**Prompt**
Reproduce exactly, with no other output, every line of the data below from the line containing "Have a look at" to the end, inclusive.

### Records provided ###

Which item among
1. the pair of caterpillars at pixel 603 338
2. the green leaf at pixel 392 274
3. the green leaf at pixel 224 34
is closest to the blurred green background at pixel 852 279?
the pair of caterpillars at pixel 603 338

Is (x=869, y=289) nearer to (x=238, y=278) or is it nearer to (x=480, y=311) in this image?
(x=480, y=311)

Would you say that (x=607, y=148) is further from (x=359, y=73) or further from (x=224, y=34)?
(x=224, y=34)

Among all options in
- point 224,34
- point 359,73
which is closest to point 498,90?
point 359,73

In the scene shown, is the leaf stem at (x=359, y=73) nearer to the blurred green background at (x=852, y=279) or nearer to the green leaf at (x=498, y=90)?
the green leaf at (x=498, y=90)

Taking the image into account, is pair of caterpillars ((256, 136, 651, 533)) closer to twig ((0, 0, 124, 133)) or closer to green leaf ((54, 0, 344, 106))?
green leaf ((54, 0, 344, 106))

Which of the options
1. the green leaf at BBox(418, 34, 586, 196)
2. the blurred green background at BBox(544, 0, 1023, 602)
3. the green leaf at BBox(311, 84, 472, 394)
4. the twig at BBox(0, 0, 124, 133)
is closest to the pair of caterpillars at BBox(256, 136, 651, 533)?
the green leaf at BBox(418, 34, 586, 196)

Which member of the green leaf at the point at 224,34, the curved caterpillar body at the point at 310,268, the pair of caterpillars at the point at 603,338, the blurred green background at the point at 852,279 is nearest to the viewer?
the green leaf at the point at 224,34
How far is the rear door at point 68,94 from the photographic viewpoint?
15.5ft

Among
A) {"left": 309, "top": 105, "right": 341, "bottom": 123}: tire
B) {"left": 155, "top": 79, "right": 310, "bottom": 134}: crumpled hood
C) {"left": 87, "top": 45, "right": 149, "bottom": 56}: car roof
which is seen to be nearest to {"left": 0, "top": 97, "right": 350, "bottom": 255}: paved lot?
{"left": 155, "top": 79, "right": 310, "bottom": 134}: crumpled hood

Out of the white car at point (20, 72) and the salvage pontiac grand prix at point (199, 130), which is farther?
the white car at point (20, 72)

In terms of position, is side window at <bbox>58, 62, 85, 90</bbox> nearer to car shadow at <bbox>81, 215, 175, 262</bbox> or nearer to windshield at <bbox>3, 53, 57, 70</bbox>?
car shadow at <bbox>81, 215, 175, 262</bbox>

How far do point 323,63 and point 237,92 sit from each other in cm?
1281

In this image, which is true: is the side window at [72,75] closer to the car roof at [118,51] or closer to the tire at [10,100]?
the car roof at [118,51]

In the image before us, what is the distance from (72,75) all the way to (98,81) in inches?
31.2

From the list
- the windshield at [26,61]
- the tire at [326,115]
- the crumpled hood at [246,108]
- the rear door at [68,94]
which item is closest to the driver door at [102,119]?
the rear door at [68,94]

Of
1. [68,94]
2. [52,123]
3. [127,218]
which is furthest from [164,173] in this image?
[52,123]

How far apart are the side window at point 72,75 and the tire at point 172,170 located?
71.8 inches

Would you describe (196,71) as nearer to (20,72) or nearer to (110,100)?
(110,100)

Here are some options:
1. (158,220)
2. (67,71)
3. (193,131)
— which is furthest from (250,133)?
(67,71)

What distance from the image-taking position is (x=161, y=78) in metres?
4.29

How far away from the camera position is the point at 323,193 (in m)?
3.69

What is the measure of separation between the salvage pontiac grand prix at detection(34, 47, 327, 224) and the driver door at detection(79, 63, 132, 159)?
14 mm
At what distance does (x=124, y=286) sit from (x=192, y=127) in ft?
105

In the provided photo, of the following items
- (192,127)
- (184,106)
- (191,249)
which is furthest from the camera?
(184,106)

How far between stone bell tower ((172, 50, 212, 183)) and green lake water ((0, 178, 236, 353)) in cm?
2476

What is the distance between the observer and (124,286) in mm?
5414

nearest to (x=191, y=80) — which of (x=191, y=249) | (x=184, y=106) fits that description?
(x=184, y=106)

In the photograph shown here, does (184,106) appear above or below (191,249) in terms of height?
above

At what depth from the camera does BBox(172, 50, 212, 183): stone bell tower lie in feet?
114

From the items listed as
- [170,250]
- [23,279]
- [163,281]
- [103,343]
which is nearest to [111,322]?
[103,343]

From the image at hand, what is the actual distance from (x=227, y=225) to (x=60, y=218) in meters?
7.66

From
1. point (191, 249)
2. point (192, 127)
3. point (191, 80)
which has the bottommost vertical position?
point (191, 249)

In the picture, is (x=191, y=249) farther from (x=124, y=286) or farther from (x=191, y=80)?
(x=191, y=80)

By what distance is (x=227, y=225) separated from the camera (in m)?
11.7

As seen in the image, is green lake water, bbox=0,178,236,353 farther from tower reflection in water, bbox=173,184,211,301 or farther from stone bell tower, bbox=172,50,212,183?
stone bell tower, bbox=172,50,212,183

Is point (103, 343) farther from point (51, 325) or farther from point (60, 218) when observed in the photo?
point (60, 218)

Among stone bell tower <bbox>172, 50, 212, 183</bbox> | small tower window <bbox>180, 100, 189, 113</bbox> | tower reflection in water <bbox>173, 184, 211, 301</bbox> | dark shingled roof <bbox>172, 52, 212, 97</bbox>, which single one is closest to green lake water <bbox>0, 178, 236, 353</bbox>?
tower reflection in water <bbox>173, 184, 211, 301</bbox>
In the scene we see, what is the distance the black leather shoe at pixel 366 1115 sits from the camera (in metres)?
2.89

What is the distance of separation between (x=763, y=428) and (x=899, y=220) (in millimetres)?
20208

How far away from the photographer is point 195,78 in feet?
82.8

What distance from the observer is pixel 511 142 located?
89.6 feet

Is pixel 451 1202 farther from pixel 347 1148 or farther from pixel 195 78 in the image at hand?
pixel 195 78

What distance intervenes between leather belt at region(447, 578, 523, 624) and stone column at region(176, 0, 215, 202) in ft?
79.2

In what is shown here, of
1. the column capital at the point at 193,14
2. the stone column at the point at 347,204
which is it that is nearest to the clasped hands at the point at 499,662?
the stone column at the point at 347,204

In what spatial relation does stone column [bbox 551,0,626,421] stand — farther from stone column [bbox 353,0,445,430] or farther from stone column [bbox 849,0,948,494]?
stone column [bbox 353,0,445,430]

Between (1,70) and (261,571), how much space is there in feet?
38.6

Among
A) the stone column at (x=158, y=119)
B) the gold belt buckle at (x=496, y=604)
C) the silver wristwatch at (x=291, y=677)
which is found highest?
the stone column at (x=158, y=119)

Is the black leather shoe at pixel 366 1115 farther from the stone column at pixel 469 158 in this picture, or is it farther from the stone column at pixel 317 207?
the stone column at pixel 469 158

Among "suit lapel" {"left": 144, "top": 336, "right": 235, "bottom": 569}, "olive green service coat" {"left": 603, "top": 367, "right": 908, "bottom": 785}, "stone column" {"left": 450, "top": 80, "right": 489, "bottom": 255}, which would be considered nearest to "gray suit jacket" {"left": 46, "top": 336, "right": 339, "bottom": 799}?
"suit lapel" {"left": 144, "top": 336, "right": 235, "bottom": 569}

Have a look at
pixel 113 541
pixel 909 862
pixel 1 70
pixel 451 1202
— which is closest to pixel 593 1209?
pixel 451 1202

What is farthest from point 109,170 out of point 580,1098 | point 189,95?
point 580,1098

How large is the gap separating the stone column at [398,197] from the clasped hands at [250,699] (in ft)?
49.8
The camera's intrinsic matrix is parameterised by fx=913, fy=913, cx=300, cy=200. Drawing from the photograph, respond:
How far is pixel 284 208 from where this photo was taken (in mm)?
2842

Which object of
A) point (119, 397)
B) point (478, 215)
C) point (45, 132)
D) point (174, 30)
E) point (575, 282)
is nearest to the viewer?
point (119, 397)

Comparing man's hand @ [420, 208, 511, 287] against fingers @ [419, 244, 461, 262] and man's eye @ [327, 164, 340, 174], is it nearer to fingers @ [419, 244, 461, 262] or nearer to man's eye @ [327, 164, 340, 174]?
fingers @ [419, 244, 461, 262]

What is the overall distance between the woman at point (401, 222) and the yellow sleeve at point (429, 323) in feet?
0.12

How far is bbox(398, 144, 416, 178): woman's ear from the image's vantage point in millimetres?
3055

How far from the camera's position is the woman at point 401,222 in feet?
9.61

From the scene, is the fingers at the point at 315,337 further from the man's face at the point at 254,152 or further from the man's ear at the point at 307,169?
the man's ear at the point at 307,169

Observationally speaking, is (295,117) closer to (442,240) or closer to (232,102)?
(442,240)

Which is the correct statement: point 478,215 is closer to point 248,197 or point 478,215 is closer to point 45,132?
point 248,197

###

**Exercise solution**
Have a look at
pixel 113 541
pixel 909 862
pixel 1 70
pixel 451 1202
— which is closest to pixel 593 1209?
pixel 451 1202

What is farthest from point 109,170 out of point 580,1098 | point 189,95?
point 580,1098

How large is the gap separating the stone column at [398,197] from the clasped hands at [250,699] (in ft)?
49.8
The camera's intrinsic matrix is parameterised by fx=913, fy=913, cx=300, cy=200. Drawing from the photograph, respond:
How far is pixel 284 208 from where this photo was taken (in mm)?
2842

Which object of
A) point (119, 397)
B) point (478, 215)
C) point (45, 132)
D) point (174, 30)
E) point (575, 282)
is nearest to the viewer?
point (119, 397)

Comparing man's hand @ [420, 208, 511, 287] against fingers @ [419, 244, 461, 262] and man's eye @ [327, 164, 340, 174], is it nearer to fingers @ [419, 244, 461, 262] or nearer to man's eye @ [327, 164, 340, 174]?
fingers @ [419, 244, 461, 262]

What is the overall distance between the woman at point (401, 222) and the yellow sleeve at point (429, 323) in feet?
0.12

How far is bbox(398, 144, 416, 178): woman's ear from the image's vantage point in millimetres?
3055

How far from the camera's position is the woman at point 401,222 in feet?
9.61

From the scene, is the fingers at the point at 315,337 further from the man's face at the point at 254,152 or further from the man's ear at the point at 307,169?
the man's ear at the point at 307,169

Observationally speaking, is (295,117) closer to (442,240) or closer to (232,102)?
(442,240)

Which is the correct statement: point 478,215 is closer to point 248,197 or point 478,215 is closer to point 45,132?
point 248,197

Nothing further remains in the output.